The United States was built and survives on core strengths unique to our republic. Our democratic system, our capacity for innovation, our insatiable desire to challenge and explore and the diversity of our people – these are national cornerstones that give America its ever unique competitive edge. Even as other countries establish working solutions for their respective societal challenges, the United States must recognize and rely on its own strengths and put them to work answering American challenges.

Recently in The Atlantic, Frederick Hess, a resident scholar and director of education policy studies at the American Enterprise Institute (AEI), wrote about America’s enduring strengths, arguing that, “America's ‘handicaps’ are the inevitable flip side of its unique strengths. Rather than figuring out how to undo them, we would be better served figuring out to leverage them.” Hess wrote that these enduring strengths are America’s federalism, entrepreneurial dynamism, size, and heterogeneity.

Our federal system allows our leaders to explore different approaches to complex challenges; the entrepreneurial American spirit drives the U.S. private sector; and because America is the “most racially and culturally diverse society in history,” we have access to a plethora of innovative ideas and approaches on many pressing challenges.  For as accomplished and unique as the nations of today may be and for as legendary and impressive as the empires of old may have been, none of them has quite the mix of ingredients as the American recipe.

While there is much about our country that can be openly questioned with its ongoing partisan gridlock and economic stagnation, the same components that made for an American century give it the exact foundation to expand technology, entrepreneurship, civil society, education, and more.  To be sure, other countries have their own success stories, built upon the circumstances and assets unique to each nation. This, however, does not mean the United States should emulate how the rest of the world answers its 21st century challenges. As Hess wrote:

“Indeed, if we look to nations that are gearing up to lead the pack in 2052, rather than 2012, we see that countries like Qatar and India are taking cues from America’s approach to solving its problems. We would be well-advised to take the hint, and to push forward by drawing on what the U.S. has always done best.”
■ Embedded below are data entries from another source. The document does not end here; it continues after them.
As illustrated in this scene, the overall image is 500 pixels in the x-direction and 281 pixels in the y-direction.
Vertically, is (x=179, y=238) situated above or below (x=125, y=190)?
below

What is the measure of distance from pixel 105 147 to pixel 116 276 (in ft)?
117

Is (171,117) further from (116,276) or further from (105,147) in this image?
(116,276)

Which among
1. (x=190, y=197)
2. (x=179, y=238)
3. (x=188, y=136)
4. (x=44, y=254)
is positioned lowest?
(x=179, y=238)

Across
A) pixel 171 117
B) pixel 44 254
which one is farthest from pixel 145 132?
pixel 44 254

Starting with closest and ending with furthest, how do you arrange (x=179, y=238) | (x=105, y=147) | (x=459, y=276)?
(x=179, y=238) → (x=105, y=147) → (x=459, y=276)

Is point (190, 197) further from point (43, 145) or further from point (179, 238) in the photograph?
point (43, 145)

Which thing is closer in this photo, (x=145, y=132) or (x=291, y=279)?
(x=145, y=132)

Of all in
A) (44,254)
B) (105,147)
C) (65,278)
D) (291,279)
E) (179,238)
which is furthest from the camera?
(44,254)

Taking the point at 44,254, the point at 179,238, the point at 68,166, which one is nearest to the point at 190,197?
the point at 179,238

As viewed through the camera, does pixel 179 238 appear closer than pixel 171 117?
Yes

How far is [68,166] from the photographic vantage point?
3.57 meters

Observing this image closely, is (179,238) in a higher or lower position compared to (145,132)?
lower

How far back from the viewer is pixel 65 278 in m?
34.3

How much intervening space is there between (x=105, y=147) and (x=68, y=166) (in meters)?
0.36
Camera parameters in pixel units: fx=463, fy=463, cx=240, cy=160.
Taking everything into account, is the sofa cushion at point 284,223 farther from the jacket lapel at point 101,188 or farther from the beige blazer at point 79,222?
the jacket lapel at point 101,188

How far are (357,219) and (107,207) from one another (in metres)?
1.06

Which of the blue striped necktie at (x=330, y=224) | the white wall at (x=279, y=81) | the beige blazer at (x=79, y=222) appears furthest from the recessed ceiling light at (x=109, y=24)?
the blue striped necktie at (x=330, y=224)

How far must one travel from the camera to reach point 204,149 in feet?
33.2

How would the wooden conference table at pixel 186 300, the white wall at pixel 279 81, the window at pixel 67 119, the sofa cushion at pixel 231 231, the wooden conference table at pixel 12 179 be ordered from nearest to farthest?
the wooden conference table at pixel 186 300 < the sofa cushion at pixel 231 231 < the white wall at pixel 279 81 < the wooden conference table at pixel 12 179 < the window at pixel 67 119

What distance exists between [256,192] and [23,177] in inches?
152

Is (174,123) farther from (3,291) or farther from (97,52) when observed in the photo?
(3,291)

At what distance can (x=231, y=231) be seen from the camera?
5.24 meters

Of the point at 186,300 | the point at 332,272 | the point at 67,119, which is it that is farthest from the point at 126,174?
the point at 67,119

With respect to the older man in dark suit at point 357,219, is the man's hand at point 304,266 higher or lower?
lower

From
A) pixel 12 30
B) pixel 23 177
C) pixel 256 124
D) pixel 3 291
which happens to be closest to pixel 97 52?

Hess’ insights on what remains a still undefined century seems to echo words that Bill Clinton shared after being sworn in as president in 1993.  He said, "There’s nothing wrong with America that cannot be cured by what is right with America.”  For as visionary as those words may have been on a brisk January in 1993, they remind us that a foundation as unique as ours gives us strength and untapped capacity that others can only dream about.  It’s just one more reason our recovery and competitive edge is still a good bet.